What you will do:
Could you render every line of the rows below as a JSON list of strings, one string per line, leaving out the blank lines?

(Data entries)
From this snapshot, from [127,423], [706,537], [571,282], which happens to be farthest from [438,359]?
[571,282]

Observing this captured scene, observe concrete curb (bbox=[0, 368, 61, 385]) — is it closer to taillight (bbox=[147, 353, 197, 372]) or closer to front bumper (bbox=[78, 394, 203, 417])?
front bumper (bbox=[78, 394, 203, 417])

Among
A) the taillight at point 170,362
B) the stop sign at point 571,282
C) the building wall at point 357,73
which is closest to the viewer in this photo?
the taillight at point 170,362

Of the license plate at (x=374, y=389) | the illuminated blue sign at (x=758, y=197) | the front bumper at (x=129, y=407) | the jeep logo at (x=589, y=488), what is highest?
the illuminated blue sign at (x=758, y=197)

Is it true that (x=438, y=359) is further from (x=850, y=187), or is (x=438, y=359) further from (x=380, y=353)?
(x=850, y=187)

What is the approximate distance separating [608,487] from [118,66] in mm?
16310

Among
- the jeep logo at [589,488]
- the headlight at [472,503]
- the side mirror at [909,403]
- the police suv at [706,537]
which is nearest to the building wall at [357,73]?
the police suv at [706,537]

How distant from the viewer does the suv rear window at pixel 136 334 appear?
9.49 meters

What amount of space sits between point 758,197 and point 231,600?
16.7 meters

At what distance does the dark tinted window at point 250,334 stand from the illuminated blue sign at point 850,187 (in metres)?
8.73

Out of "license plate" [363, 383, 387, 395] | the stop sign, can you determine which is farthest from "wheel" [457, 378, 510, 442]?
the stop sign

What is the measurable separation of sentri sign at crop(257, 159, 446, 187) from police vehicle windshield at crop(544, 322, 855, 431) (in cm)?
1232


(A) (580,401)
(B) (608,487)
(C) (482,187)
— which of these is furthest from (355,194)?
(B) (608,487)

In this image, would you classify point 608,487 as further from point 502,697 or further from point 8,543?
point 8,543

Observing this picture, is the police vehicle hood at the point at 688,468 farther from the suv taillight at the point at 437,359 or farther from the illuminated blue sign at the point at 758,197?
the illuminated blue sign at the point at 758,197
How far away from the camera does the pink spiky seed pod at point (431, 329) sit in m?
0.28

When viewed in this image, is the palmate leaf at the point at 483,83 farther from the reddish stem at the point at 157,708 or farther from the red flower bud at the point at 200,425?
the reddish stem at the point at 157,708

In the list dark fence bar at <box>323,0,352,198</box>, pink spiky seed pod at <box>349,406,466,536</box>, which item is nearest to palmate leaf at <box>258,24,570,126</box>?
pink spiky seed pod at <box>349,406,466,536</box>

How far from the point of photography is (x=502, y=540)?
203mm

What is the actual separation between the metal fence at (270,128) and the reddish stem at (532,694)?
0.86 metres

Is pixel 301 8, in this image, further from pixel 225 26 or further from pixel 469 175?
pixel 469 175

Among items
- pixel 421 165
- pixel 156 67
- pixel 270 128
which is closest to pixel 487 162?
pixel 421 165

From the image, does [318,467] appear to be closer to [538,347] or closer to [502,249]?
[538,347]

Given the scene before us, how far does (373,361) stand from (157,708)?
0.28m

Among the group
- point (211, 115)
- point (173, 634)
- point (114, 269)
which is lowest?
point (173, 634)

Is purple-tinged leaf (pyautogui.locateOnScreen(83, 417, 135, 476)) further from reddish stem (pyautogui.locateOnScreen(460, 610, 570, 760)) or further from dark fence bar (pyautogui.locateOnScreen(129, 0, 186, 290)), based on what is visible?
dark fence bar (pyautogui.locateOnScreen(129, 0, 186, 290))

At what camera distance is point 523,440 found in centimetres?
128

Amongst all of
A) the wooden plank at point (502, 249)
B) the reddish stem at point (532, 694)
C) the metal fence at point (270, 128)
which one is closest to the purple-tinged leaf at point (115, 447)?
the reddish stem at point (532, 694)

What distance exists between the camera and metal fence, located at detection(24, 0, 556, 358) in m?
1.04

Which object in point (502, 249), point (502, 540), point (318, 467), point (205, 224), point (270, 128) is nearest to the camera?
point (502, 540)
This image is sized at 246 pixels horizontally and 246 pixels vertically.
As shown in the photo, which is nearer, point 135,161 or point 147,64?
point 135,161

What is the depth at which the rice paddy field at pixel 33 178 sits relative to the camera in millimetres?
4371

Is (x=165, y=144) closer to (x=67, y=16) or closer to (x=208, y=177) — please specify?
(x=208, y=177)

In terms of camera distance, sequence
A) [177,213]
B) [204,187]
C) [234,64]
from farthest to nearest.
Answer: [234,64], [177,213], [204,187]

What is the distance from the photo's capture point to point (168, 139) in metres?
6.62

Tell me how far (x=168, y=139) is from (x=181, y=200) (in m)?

Task solution:
[
  "From this snapshot, from [127,423], [706,537], [571,282], which happens to be farthest from [438,359]?",
  "[571,282]",
  "Observing this captured scene, observe concrete curb (bbox=[0, 368, 61, 385]) — is it closer to taillight (bbox=[147, 353, 197, 372]) or closer to front bumper (bbox=[78, 394, 203, 417])?",
  "front bumper (bbox=[78, 394, 203, 417])",
  "Among",
  "A) the taillight at point 170,362",
  "B) the stop sign at point 571,282",
  "C) the building wall at point 357,73",
  "which is closest to the viewer in this photo?",
  "the taillight at point 170,362",
  "Of the license plate at (x=374, y=389) | the illuminated blue sign at (x=758, y=197) | the front bumper at (x=129, y=407) | the jeep logo at (x=589, y=488), what is highest?",
  "the illuminated blue sign at (x=758, y=197)",
  "Is it true that (x=438, y=359) is further from (x=850, y=187), or is (x=438, y=359) further from (x=380, y=353)?",
  "(x=850, y=187)",
  "What is the approximate distance separating [608,487] from [118,66] in mm?",
  "16310",
  "Among",
  "- the jeep logo at [589,488]",
  "- the headlight at [472,503]",
  "- the side mirror at [909,403]",
  "- the police suv at [706,537]",
  "which is nearest to the building wall at [357,73]?",
  "the police suv at [706,537]",
  "How distant from the viewer does the suv rear window at pixel 136 334 appear?",
  "9.49 meters",
  "What amount of space sits between point 758,197 and point 231,600?",
  "16.7 meters",
  "At what distance does the dark tinted window at point 250,334 stand from the illuminated blue sign at point 850,187 (in metres)?",
  "8.73",
  "Out of \"license plate\" [363, 383, 387, 395] | the stop sign, can you determine which is farthest from \"wheel\" [457, 378, 510, 442]?",
  "the stop sign",
  "What is the measurable separation of sentri sign at crop(257, 159, 446, 187) from police vehicle windshield at crop(544, 322, 855, 431) (in cm)?",
  "1232",
  "(A) (580,401)",
  "(B) (608,487)",
  "(C) (482,187)",
  "— which of these is furthest from (355,194)?",
  "(B) (608,487)",
  "In this image, would you classify point 608,487 as further from point 502,697 or further from point 8,543?",
  "point 8,543",
  "Observing this picture, is the police vehicle hood at the point at 688,468 farther from the suv taillight at the point at 437,359 or farther from the illuminated blue sign at the point at 758,197?",
  "the illuminated blue sign at the point at 758,197",
  "How far away from the camera does the pink spiky seed pod at point (431, 329) sit in m?",
  "0.28",
  "When viewed in this image, is the palmate leaf at the point at 483,83 farther from the reddish stem at the point at 157,708 or farther from the red flower bud at the point at 200,425?",
  "the reddish stem at the point at 157,708",
  "In the list dark fence bar at <box>323,0,352,198</box>, pink spiky seed pod at <box>349,406,466,536</box>, which item is nearest to palmate leaf at <box>258,24,570,126</box>?",
  "pink spiky seed pod at <box>349,406,466,536</box>",
  "How far from the point of photography is (x=502, y=540)?",
  "203mm",
  "What is the actual separation between the metal fence at (270,128) and the reddish stem at (532,694)?",
  "0.86 metres",
  "Is pixel 301 8, in this image, further from pixel 225 26 or further from pixel 469 175?",
  "pixel 469 175",
  "Among items",
  "- pixel 421 165",
  "- pixel 156 67",
  "- pixel 270 128",
  "which is closest to pixel 487 162?",
  "pixel 421 165",
  "From the image, does [318,467] appear to be closer to [538,347] or closer to [502,249]?",
  "[538,347]",
  "Given the scene before us, how far does (373,361) stand from (157,708)?",
  "0.28m",
  "Among the group",
  "- point (211, 115)",
  "- point (173, 634)",
  "- point (114, 269)",
  "which is lowest?",
  "point (173, 634)",
  "Is purple-tinged leaf (pyautogui.locateOnScreen(83, 417, 135, 476)) further from reddish stem (pyautogui.locateOnScreen(460, 610, 570, 760)) or further from dark fence bar (pyautogui.locateOnScreen(129, 0, 186, 290)), based on what is visible?",
  "dark fence bar (pyautogui.locateOnScreen(129, 0, 186, 290))",
  "At what camera distance is point 523,440 found in centimetres?",
  "128",
  "Amongst all of",
  "A) the wooden plank at point (502, 249)",
  "B) the reddish stem at point (532, 694)",
  "C) the metal fence at point (270, 128)",
  "which one is closest to the purple-tinged leaf at point (115, 447)?",
  "the reddish stem at point (532, 694)",
  "What distance exists between the camera and metal fence, located at detection(24, 0, 556, 358) in m?",
  "1.04",
  "Which object in point (502, 249), point (502, 540), point (318, 467), point (205, 224), point (270, 128) is nearest to the camera?",
  "point (502, 540)",
  "This image is sized at 246 pixels horizontally and 246 pixels vertically.",
  "As shown in the photo, which is nearer, point 135,161 or point 147,64?",
  "point 135,161",
  "What is the depth at which the rice paddy field at pixel 33 178 sits relative to the camera in millimetres?",
  "4371",
  "Is (x=165, y=144) closer to (x=67, y=16) or closer to (x=208, y=177) — please specify?",
  "(x=208, y=177)",
  "In terms of camera distance, sequence",
  "A) [177,213]",
  "B) [204,187]",
  "C) [234,64]",
  "from farthest to nearest.",
  "Answer: [234,64], [177,213], [204,187]",
  "What is the distance from the photo's capture point to point (168, 139) in metres?",
  "6.62",
  "Tell me how far (x=168, y=139) is from (x=181, y=200) (in m)?"
]